**EXTRACTED MATERIAL**
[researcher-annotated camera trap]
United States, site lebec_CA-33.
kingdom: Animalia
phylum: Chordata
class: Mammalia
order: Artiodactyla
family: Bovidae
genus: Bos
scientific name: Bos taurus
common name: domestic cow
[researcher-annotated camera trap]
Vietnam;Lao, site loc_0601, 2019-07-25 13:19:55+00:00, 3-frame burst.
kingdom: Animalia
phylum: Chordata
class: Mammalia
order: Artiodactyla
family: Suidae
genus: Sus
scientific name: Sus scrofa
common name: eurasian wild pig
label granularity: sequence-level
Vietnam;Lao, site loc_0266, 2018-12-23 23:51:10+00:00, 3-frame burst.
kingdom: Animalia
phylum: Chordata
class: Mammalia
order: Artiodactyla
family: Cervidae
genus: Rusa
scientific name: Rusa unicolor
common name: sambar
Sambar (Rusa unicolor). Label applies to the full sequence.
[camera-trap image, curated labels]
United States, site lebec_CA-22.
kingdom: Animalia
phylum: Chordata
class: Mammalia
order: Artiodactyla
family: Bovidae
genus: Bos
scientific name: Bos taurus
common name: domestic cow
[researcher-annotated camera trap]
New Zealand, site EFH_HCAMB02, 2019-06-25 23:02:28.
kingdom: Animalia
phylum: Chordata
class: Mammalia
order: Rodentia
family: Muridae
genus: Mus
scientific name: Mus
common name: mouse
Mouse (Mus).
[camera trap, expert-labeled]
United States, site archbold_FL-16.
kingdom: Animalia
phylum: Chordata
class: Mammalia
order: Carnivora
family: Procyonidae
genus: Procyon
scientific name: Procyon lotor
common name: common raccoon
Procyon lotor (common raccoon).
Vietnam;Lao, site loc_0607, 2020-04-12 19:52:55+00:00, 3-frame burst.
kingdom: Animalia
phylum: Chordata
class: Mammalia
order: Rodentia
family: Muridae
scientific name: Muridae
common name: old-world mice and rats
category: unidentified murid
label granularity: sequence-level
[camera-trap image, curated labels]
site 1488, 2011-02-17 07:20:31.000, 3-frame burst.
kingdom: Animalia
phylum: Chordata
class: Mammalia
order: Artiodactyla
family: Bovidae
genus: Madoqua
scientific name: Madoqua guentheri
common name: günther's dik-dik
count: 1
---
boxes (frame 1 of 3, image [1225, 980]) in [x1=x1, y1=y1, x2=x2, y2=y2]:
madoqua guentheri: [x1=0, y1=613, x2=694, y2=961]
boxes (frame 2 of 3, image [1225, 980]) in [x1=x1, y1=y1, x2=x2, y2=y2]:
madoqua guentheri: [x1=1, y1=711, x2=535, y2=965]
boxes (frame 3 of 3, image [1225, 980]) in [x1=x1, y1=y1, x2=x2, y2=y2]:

**PROBLEM REQUIREMENTS**
Having gone through the data above, repeat it exactly.

**SOLUTION TO THIS TASK**
[researcher-annotated camera trap]
United States, site lebec_CA-33.
kingdom: Animalia
phylum: Chordata
class: Mammalia
order: Artiodactyla
family: Bovidae
genus: Bos
scientific name: Bos taurus
common name: domestic cow
[researcher-annotated camera trap]
Vietnam;Lao, site loc_0601, 2019-07-25 13:19:55+00:00, 3-frame burst.
kingdom: Animalia
phylum: Chordata
class: Mammalia
order: Artiodactyla
family: Suidae
genus: Sus
scientific name: Sus scrofa
common name: eurasian wild pig
label granularity: sequence-level
Vietnam;Lao, site loc_0266, 2018-12-23 23:51:10+00:00, 3-frame burst.
kingdom: Animalia
phylum: Chordata
class: Mammalia
order: Artiodactyla
family: Cervidae
genus: Rusa
scientific name: Rusa unicolor
common name: sambar
Sambar (Rusa unicolor). Label applies to the full sequence.
[camera-trap image, curated labels]
United States, site lebec_CA-22.
kingdom: Animalia
phylum: Chordata
class: Mammalia
order: Artiodactyla
family: Bovidae
genus: Bos
scientific name: Bos taurus
common name: domestic cow
[researcher-annotated camera trap]
New Zealand, site EFH_HCAMB02, 2019-06-25 23:02:28.
kingdom: Animalia
phylum: Chordata
class: Mammalia
order: Rodentia
family: Muridae
genus: Mus
scientific name: Mus
common name: mouse
Mouse (Mus).
[camera trap, expert-labeled]
United States, site archbold_FL-16.
kingdom: Animalia
phylum: Chordata
class: Mammalia
order: Carnivora
family: Procyonidae
genus: Procyon
scientific name: Procyon lotor
common name: common raccoon
Procyon lotor (common raccoon).
Vietnam;Lao, site loc_0607, 2020-04-12 19:52:55+00:00, 3-frame burst.
kingdom: Animalia
phylum: Chordata
class: Mammalia
order: Rodentia
family: Muridae
scientific name: Muridae
common name: old-world mice and rats
category: unidentified murid
label granularity: sequence-level
[camera-trap image, curated labels]
site 1488, 2011-02-17 07:20:31.000, 3-frame burst.
kingdom: Animalia
phylum: Chordata
class: Mammalia
order: Artiodactyla
family: Bovidae
genus: Madoqua
scientific name: Madoqua guentheri
common name: günther's dik-dik
count: 1
---
boxes (frame 1 of 3, image [1225, 980]) in [x1=x1, y1=y1, x2=x2, y2=y2]:
madoqua guentheri: [x1=0, y1=613, x2=694, y2=961]
boxes (frame 2 of 3, image [1225, 980]) in [x1=x1, y1=y1, x2=x2, y2=y2]:
madoqua guentheri: [x1=1, y1=711, x2=535, y2=965]
boxes (frame 3 of 3, image [1225, 980]) in [x1=x1, y1=y1, x2=x2, y2=y2]:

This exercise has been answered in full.